Given records:

** start **

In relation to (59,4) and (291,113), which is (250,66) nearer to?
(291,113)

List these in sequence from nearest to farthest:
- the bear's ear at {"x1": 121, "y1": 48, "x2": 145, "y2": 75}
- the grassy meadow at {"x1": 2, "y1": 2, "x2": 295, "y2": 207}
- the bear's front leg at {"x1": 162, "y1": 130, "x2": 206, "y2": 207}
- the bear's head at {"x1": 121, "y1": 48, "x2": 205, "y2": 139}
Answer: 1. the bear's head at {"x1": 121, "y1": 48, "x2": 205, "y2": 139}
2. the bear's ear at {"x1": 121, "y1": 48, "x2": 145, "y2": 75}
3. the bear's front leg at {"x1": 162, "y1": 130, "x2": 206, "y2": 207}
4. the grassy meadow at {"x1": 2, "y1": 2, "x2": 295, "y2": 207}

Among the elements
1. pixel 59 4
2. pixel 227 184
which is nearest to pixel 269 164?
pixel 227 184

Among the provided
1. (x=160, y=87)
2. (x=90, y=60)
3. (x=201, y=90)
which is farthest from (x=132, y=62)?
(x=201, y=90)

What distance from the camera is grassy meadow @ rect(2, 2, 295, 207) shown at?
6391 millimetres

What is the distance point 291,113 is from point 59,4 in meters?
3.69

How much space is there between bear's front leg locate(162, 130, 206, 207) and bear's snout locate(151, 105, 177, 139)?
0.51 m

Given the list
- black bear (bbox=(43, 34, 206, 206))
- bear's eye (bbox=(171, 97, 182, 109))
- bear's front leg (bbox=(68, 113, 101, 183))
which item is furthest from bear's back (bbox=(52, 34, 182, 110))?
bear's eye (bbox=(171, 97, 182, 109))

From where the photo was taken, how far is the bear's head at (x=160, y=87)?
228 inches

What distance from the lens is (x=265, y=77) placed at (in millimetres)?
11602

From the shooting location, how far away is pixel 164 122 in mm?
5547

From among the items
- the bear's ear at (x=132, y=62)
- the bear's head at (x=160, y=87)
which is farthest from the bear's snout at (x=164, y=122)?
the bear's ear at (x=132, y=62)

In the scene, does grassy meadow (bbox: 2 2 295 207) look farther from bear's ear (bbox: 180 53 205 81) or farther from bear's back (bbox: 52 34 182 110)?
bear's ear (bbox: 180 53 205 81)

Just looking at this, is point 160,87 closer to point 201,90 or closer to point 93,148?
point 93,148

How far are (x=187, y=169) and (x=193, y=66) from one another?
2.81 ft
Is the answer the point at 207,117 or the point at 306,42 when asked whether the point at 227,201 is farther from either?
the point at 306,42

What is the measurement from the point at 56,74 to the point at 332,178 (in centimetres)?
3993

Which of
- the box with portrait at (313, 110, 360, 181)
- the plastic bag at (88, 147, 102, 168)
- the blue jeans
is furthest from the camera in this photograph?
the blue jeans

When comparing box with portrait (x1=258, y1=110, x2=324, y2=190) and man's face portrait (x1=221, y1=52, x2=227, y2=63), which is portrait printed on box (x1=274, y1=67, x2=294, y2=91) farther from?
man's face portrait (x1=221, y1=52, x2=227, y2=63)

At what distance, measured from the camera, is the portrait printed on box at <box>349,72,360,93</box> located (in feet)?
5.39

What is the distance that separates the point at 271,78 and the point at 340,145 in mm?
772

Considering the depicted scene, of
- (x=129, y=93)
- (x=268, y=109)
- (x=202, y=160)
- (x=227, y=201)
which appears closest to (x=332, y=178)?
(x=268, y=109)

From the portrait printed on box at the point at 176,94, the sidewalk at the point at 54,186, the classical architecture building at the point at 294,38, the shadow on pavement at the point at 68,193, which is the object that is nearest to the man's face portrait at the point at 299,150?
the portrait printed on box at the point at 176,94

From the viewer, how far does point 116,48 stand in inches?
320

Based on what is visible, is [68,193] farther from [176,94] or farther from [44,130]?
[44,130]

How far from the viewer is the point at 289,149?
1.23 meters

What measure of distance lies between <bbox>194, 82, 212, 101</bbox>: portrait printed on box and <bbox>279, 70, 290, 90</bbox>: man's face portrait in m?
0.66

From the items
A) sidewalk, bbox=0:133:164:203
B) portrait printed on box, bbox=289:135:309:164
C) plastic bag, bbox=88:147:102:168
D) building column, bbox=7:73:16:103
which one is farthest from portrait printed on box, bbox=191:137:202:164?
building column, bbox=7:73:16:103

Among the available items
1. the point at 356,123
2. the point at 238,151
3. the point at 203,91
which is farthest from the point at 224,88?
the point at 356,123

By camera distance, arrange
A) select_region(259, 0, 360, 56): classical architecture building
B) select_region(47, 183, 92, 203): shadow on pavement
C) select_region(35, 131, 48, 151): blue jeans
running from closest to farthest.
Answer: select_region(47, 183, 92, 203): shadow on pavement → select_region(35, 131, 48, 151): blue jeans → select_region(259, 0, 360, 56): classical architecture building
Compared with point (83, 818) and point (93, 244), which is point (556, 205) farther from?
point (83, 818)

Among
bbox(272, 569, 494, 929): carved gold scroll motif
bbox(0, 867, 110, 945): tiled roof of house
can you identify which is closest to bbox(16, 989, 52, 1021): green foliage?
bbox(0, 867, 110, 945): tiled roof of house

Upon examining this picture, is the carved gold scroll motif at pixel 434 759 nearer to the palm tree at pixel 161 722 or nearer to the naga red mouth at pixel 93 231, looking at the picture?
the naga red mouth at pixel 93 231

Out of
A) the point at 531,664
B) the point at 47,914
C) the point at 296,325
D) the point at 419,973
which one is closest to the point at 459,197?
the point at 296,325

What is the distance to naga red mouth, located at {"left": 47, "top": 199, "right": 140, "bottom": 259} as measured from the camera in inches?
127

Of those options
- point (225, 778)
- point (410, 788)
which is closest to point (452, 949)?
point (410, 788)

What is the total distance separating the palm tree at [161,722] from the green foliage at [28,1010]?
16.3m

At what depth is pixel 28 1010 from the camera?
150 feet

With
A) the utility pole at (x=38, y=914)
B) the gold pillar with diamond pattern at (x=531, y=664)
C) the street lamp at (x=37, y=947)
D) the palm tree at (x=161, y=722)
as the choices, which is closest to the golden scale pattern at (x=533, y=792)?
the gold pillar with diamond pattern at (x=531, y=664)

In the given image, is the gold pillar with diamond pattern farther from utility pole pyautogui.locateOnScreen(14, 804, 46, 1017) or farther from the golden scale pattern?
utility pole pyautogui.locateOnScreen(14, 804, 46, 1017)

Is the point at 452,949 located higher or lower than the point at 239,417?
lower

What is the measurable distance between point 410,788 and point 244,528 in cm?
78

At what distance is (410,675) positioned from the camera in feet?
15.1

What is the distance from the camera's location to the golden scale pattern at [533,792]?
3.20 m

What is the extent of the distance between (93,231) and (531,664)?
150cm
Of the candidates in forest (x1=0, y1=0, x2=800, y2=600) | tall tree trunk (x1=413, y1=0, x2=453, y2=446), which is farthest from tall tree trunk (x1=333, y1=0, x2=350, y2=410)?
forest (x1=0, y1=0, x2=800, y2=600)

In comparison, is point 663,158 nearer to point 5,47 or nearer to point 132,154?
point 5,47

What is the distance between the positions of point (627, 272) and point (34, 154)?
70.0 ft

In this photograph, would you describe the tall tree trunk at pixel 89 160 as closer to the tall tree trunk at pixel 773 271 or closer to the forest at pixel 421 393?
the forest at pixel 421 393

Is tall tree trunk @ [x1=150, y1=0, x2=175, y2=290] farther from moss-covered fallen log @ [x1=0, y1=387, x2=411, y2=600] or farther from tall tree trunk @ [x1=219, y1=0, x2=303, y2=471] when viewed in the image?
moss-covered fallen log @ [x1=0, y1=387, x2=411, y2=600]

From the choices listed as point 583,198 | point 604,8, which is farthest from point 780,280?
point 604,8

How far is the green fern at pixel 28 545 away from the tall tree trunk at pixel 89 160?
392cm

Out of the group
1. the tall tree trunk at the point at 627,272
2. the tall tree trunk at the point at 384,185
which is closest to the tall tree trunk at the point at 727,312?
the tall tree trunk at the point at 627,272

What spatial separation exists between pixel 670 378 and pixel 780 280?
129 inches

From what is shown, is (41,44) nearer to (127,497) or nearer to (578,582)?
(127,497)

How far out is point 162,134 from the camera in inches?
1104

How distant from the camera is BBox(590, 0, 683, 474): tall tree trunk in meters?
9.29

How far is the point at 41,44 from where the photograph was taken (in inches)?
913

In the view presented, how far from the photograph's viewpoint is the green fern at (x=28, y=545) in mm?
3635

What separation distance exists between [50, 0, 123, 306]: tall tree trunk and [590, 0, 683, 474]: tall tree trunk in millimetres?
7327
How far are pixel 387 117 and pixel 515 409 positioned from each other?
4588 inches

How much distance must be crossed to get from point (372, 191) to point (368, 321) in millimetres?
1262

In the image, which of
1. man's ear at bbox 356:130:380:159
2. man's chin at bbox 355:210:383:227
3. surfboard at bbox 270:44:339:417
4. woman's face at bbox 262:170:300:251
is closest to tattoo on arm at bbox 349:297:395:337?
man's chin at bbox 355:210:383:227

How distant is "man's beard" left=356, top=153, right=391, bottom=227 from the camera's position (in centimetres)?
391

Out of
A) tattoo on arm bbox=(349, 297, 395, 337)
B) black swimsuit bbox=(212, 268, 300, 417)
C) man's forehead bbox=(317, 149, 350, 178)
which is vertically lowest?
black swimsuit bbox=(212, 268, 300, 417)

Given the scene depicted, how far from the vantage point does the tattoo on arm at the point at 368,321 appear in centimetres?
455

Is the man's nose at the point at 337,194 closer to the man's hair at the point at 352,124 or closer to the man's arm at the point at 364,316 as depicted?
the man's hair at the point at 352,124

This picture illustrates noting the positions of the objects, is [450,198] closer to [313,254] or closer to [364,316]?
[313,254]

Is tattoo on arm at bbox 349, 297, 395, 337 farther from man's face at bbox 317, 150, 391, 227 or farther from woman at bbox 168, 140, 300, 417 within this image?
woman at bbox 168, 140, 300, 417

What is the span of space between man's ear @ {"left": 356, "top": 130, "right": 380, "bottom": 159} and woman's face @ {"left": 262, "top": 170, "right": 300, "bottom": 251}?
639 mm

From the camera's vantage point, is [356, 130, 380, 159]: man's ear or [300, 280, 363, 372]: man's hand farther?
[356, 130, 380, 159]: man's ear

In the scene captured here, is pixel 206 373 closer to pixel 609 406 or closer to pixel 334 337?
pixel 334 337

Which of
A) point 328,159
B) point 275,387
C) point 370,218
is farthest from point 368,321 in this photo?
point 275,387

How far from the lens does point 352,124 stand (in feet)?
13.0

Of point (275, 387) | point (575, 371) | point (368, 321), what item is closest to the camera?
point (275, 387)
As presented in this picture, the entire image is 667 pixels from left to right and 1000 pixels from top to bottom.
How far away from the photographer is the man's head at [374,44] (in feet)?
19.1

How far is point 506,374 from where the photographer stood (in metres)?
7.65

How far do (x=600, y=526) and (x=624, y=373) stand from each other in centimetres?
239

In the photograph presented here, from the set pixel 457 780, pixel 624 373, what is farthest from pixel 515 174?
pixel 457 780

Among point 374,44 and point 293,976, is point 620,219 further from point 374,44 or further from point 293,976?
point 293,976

** end **

Directions: Format the items above as a JSON list of strings, one string per line and no entries for blank lines, from the line with "Considering the depicted scene, of" up to and including the line with "1.23 meters".

Exercise answer:
[
  "Considering the depicted scene, of",
  "- (x=129, y=93)",
  "- (x=268, y=109)",
  "- (x=202, y=160)",
  "- (x=227, y=201)",
  "which appears closest to (x=332, y=178)?",
  "(x=268, y=109)",
  "From the portrait printed on box at the point at 176,94, the sidewalk at the point at 54,186, the classical architecture building at the point at 294,38, the shadow on pavement at the point at 68,193, which is the object that is nearest to the man's face portrait at the point at 299,150?",
  "the portrait printed on box at the point at 176,94",
  "From the viewer, how far does point 116,48 stand in inches?",
  "320",
  "Based on what is visible, is [68,193] farther from [176,94] or farther from [44,130]?",
  "[44,130]",
  "How far from the viewer is the point at 289,149?",
  "1.23 meters"
]